> TASK OBJECTIVE: Whenever a line in the data contains "传统基金会", show that line.

Page-level text extractions
..............................

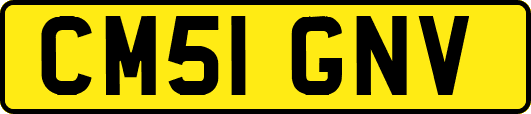 CM51 GNV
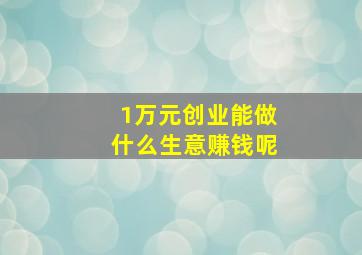 1万元创业能做什么生意赚钱呢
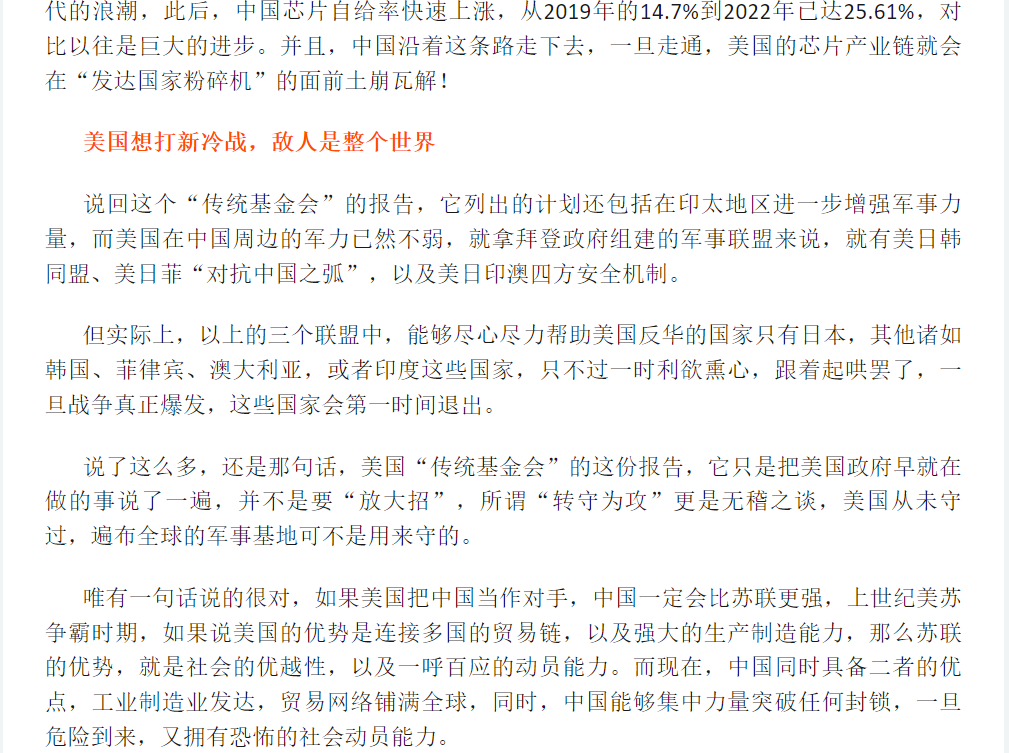 代的浪潮，此后，中国芯片自给率快速上涨，从2019年的14.7%到2022年已达25.61%，对比以往是巨大的进步。并且，中国沿着这条路走下去，一旦走通，美国的芯片产业链就会在“发达国家粉碎机”的面前土崩瓦解！

美国想打新冷战，敌人是整个世界

说回这个“传统基金会”的报告，它列出的计划还包括在印太地区进一步增强军事力量，而美国在中国周边的军力已然不弱，就拿拜登政府组建的军事联盟来说，就有美日韩同盟、美日菲“对抗中国之弧”，以及美日印澳四方安全机制。

但实际上，以上的三个联盟中，能够尽心尽力帮助美国反华的国家只有日本，其他诸如韩国、菲律宾、澳大利亚，或者印度这些国家，只不过一时利欲熏心，跟着起哄罢了，一旦战争真正爆发，这些国家会第一时间退出。

说了这么多，还是那句话，美国“传统基金会”的这份报告，它只是把美国政府早就在做的事说了一遍，并不是要“放大招”，所谓“转守为攻”更是无稽之谈，美国从未守过，遍布全球的军事基地可不是用来守的。

唯有一句话说的很对，如果美国把中国当作对手，中国一定会比苏联更强，上世纪美苏争霸时期，如果说美国的优势是连接多国的贸易链，以及强大的生产制造能力，那么苏联的优势，就是社会的优越性，以及一呼百应的动员能力。而现在，中国同时具备二者的优点，工业制造业发达，贸易网络铺满全球，同时，中国能够集中力量突破任何封锁，一旦危险到来，又拥有恐怖的社会动员能力。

..............................

> RESPONSE TO THE TASK:
说回这个“传统基金会”的报告，它列出的计划还包括在印太地区进一步增强军事力量，而美国在中国周边的军力已然不弱，就拿拜登政府组建的军事联盟来说，就有美日韩同盟、美日菲“对抗中国之弧”，以及美日印澳四方安全机制。
说了这么多，还是那句话，美国“传统基金会”的这份报告，它只是把美国政府早就在做的事说了一遍，并不是要“放大招”，所谓“转守为攻”更是无稽之谈，美国从未守过，遍布全球的军事基地可不是用来守的。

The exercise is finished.